Chef's knife: Essential for chopping the onion, mincing the garlic, and dicing the potatoes.
Cutting board: Provides a safe surface for chopping and dicing ingredients.
Measuring cups: Used to measure out the fish stock and heavy cream accurately.
Measuring spoons: Necessary for measuring the butter and chopped fresh parsley.
Ladle: Useful for serving the chowder into bowls.
Garlic press: Optional, but can be used to mince the garlic more efficiently.
Peeler: Handy for peeling the potatoes before dicing them.
Colander: Useful for rinsing the mixed seafood before adding it to the chowder.
How to Save Time on Making Chowder
Prep ingredients ahead: Chop the onion, garlic, and potatoes in advance to save time during cooking.
Use pre-cooked seafood: Opt for pre-cooked shrimp and clams to reduce cooking time.
Instant fish stock: Use store-bought fish stock instead of making it from scratch.
One-pot method: Cook everything in one pot to minimize cleanup and streamline the process.

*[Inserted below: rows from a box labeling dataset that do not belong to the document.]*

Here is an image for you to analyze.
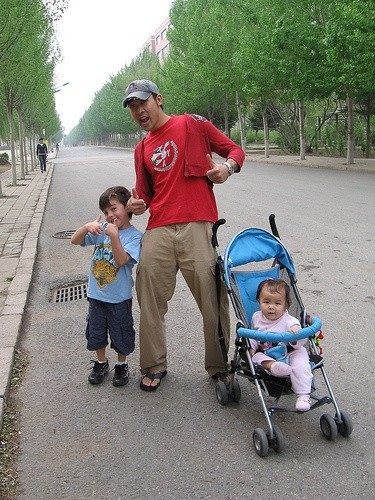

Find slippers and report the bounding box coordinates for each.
[140,370,167,391]
[213,371,237,387]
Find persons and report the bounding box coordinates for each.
[249,278,314,411]
[71,186,144,387]
[36,136,59,173]
[122,79,245,392]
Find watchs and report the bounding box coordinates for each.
[224,162,233,176]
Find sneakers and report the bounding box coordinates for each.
[87,359,110,384]
[112,364,128,386]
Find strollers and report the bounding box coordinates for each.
[210,213,355,459]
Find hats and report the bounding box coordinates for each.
[122,80,160,108]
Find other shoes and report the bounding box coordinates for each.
[295,394,311,411]
[271,361,292,376]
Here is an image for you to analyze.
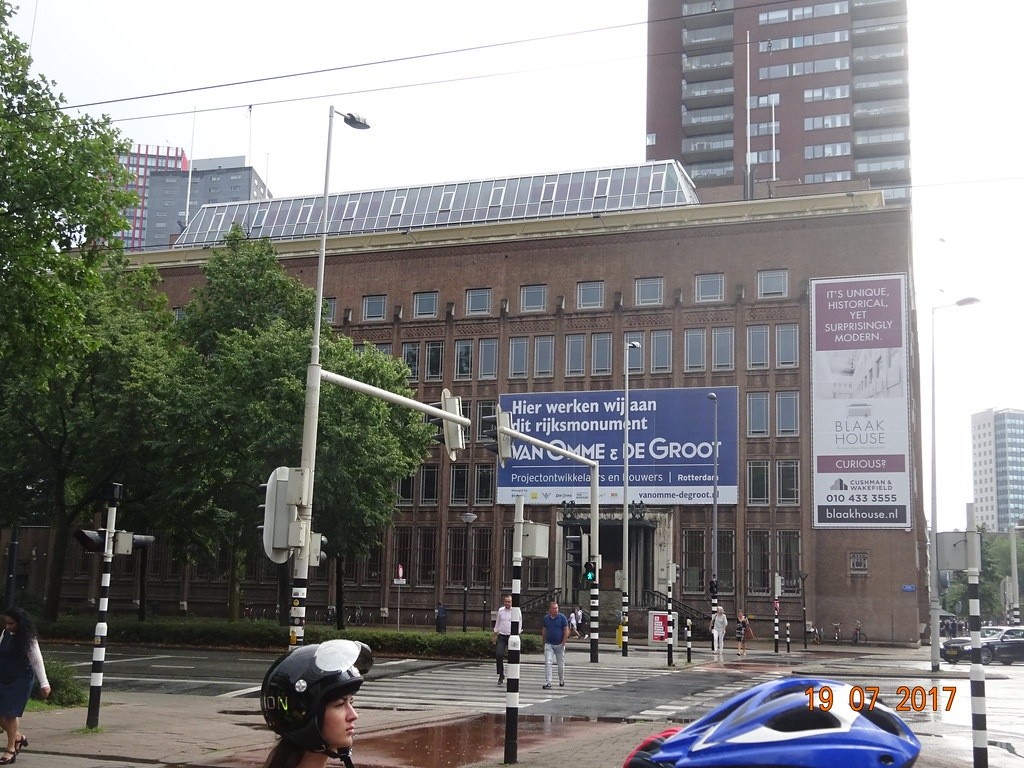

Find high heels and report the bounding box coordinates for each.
[15,736,28,756]
[0,749,16,765]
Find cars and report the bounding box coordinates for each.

Microwave potatoes: Pre-cook potatoes in the microwave for a few minutes to speed up the simmering process.

Seafood Chowder Recipe
Ingredients
Main Ingredients
- 2 tablespoon Butter
- 1 cup Chopped Onion
- 2 cloves Garlic, minced
- 2 cups Diced Potatoes
- 4 cups Fish Stock
- 1 cup Heavy Cream
- 1 lb Mixed Seafood (shrimp, clams, fish)
- to taste Salt and Pepper
- 2 tablespoon Chopped Fresh Parsley
Instructions
- 1. In a large pot, melt the butter over medium heat. Add the chopped onion and garlic, and sauté until softened.
- 2. Add the diced potatoes and fish stock. Bring to a boil, then reduce heat and simmer until potatoes are tender.
- 3. Stir in the heavy cream and mixed seafood. Cook until seafood is just cooked through.
- 4. Season with salt and pepper to taste. Garnish with chopped fresh parsley before serving.